The New England Interiors of Edmund Tarbell
Last weekend I took my offspring to the Museum of Fine Arts, in Boston. We each had something we wanted to see. My daughter wanted to see the Buddhas in the Temple Room, a tremendously evocative space, I wanted to see the wonderfully named Boston Green Head (a story for another time), and my son, as always, wanted to see the late 19th/early 20th century American art.
And there, I discovered an artist I had overlooked before, Edmund Tarbell (1862–1938). He painted portraits, and a lot of New England interiors. Clearly influenced by Vermeer, he showed interiors much more elegant and spare than one thinks of as characteristic of the late Victorian era, all ormolu and hippopotamus-foot umbrella stands.
Here is the one that struck me first, called, with no particular originality, "New England Interior". The light streams through the windows, a cold northern light, shining on the acquisitions of world trade, and doors are open to other rooms, all just as in Antwerp so many centuries before. The elegance and clarity of the space are striking.
Then, one of a common topic, a woman reading. The artists of this school, called the Boston School, loved the Eros of intellect, as do I. Again, a spare elegant interior, cool light, and prestige items of great beauty.

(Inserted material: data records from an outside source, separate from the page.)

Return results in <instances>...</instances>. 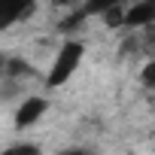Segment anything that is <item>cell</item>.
I'll return each instance as SVG.
<instances>
[{"label":"cell","instance_id":"cell-1","mask_svg":"<svg viewBox=\"0 0 155 155\" xmlns=\"http://www.w3.org/2000/svg\"><path fill=\"white\" fill-rule=\"evenodd\" d=\"M82 58H85V43H79V40H64L61 49H58L55 58H52L49 73H46V88H61V85H67V82L73 79V73L79 70Z\"/></svg>","mask_w":155,"mask_h":155},{"label":"cell","instance_id":"cell-2","mask_svg":"<svg viewBox=\"0 0 155 155\" xmlns=\"http://www.w3.org/2000/svg\"><path fill=\"white\" fill-rule=\"evenodd\" d=\"M46 113H49V97H43V94H28V97H21V104L15 107L12 125H15V131H28V128H34Z\"/></svg>","mask_w":155,"mask_h":155},{"label":"cell","instance_id":"cell-3","mask_svg":"<svg viewBox=\"0 0 155 155\" xmlns=\"http://www.w3.org/2000/svg\"><path fill=\"white\" fill-rule=\"evenodd\" d=\"M152 25H155V0H134L131 6H125L122 28L140 31V28H152Z\"/></svg>","mask_w":155,"mask_h":155},{"label":"cell","instance_id":"cell-4","mask_svg":"<svg viewBox=\"0 0 155 155\" xmlns=\"http://www.w3.org/2000/svg\"><path fill=\"white\" fill-rule=\"evenodd\" d=\"M34 6H37V0H0V34L25 21L34 12Z\"/></svg>","mask_w":155,"mask_h":155},{"label":"cell","instance_id":"cell-5","mask_svg":"<svg viewBox=\"0 0 155 155\" xmlns=\"http://www.w3.org/2000/svg\"><path fill=\"white\" fill-rule=\"evenodd\" d=\"M37 70L31 67V61L28 58H18V55H12V58H6V67H3V79H12V82H21L25 76H34Z\"/></svg>","mask_w":155,"mask_h":155},{"label":"cell","instance_id":"cell-6","mask_svg":"<svg viewBox=\"0 0 155 155\" xmlns=\"http://www.w3.org/2000/svg\"><path fill=\"white\" fill-rule=\"evenodd\" d=\"M3 155H43V149L34 143H12L9 149H3Z\"/></svg>","mask_w":155,"mask_h":155},{"label":"cell","instance_id":"cell-7","mask_svg":"<svg viewBox=\"0 0 155 155\" xmlns=\"http://www.w3.org/2000/svg\"><path fill=\"white\" fill-rule=\"evenodd\" d=\"M18 91H21V85H18V82H12V79H3V82H0V101L18 97Z\"/></svg>","mask_w":155,"mask_h":155},{"label":"cell","instance_id":"cell-8","mask_svg":"<svg viewBox=\"0 0 155 155\" xmlns=\"http://www.w3.org/2000/svg\"><path fill=\"white\" fill-rule=\"evenodd\" d=\"M140 82H143L146 88H155V58H152V61L140 70Z\"/></svg>","mask_w":155,"mask_h":155},{"label":"cell","instance_id":"cell-9","mask_svg":"<svg viewBox=\"0 0 155 155\" xmlns=\"http://www.w3.org/2000/svg\"><path fill=\"white\" fill-rule=\"evenodd\" d=\"M122 21H125V6H122V9H113V12L104 15V25H107V28H122Z\"/></svg>","mask_w":155,"mask_h":155},{"label":"cell","instance_id":"cell-10","mask_svg":"<svg viewBox=\"0 0 155 155\" xmlns=\"http://www.w3.org/2000/svg\"><path fill=\"white\" fill-rule=\"evenodd\" d=\"M58 155H91L88 149H82V146H73V149H61Z\"/></svg>","mask_w":155,"mask_h":155},{"label":"cell","instance_id":"cell-11","mask_svg":"<svg viewBox=\"0 0 155 155\" xmlns=\"http://www.w3.org/2000/svg\"><path fill=\"white\" fill-rule=\"evenodd\" d=\"M73 3H76V0H55V6H73ZM73 9H76V6H73Z\"/></svg>","mask_w":155,"mask_h":155},{"label":"cell","instance_id":"cell-12","mask_svg":"<svg viewBox=\"0 0 155 155\" xmlns=\"http://www.w3.org/2000/svg\"><path fill=\"white\" fill-rule=\"evenodd\" d=\"M146 46H149V49L155 52V28H152V34H149V43H146Z\"/></svg>","mask_w":155,"mask_h":155},{"label":"cell","instance_id":"cell-13","mask_svg":"<svg viewBox=\"0 0 155 155\" xmlns=\"http://www.w3.org/2000/svg\"><path fill=\"white\" fill-rule=\"evenodd\" d=\"M131 3H134V0H128V6H131Z\"/></svg>","mask_w":155,"mask_h":155}]
</instances>
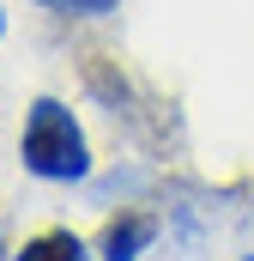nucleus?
I'll use <instances>...</instances> for the list:
<instances>
[{
    "mask_svg": "<svg viewBox=\"0 0 254 261\" xmlns=\"http://www.w3.org/2000/svg\"><path fill=\"white\" fill-rule=\"evenodd\" d=\"M37 6H49V12H79V18H103V12H115L121 0H37Z\"/></svg>",
    "mask_w": 254,
    "mask_h": 261,
    "instance_id": "20e7f679",
    "label": "nucleus"
},
{
    "mask_svg": "<svg viewBox=\"0 0 254 261\" xmlns=\"http://www.w3.org/2000/svg\"><path fill=\"white\" fill-rule=\"evenodd\" d=\"M24 170L43 176V182H79L91 170V152H85V134L73 122L61 97H37L30 116H24Z\"/></svg>",
    "mask_w": 254,
    "mask_h": 261,
    "instance_id": "f257e3e1",
    "label": "nucleus"
},
{
    "mask_svg": "<svg viewBox=\"0 0 254 261\" xmlns=\"http://www.w3.org/2000/svg\"><path fill=\"white\" fill-rule=\"evenodd\" d=\"M0 31H6V12H0Z\"/></svg>",
    "mask_w": 254,
    "mask_h": 261,
    "instance_id": "39448f33",
    "label": "nucleus"
},
{
    "mask_svg": "<svg viewBox=\"0 0 254 261\" xmlns=\"http://www.w3.org/2000/svg\"><path fill=\"white\" fill-rule=\"evenodd\" d=\"M12 261H85V243L73 231H43V237H30Z\"/></svg>",
    "mask_w": 254,
    "mask_h": 261,
    "instance_id": "7ed1b4c3",
    "label": "nucleus"
},
{
    "mask_svg": "<svg viewBox=\"0 0 254 261\" xmlns=\"http://www.w3.org/2000/svg\"><path fill=\"white\" fill-rule=\"evenodd\" d=\"M157 237V225L151 219H115L109 231H103V261H139V249Z\"/></svg>",
    "mask_w": 254,
    "mask_h": 261,
    "instance_id": "f03ea898",
    "label": "nucleus"
}]
</instances>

He also loved reflective floors. Here is one from the Met, called "Across the Room", that shows that to full effect.
Interiors decorated by austere women who don't care we are there was a big theme for the era, or at least a fashion. I like it a lot, and to the extent that I have any acquisitive tendency, it would be directed at paintings like these. Another practitioner was the Danish Vilhelm Hammershøi (1864-1916)—the MFA does have one Hammershøi, which, since it was European, I missed. He also decorated rooms with women, but did not like them as much as Tarbell did. He showed them only from the back, as in "Interior with Young Woman Seen from the Back" (1904). If he'd really cared about this woman (probably his servant, he used her and his wife for a lot of paintings), he would have spent a bit more time on her cervical vertebrae. Though maybe that would have led to trouble in other the rest of the composition. It is an incredible painting, it's no wonder he's so popular.
In general, what strikes me is the proportions of these interiors, their well-chosen furniture and decorations, and the clarity of the natural light. Now, clearly, these were interiors that belonged to men with a distinct aesthetic sense. I'm not much on interior decoration, but these rooms inspire me more than any spread I see in Architectural Digest.
Who is your favorite painter of interiors?
And have they inspired you to do anything about your own surroundings?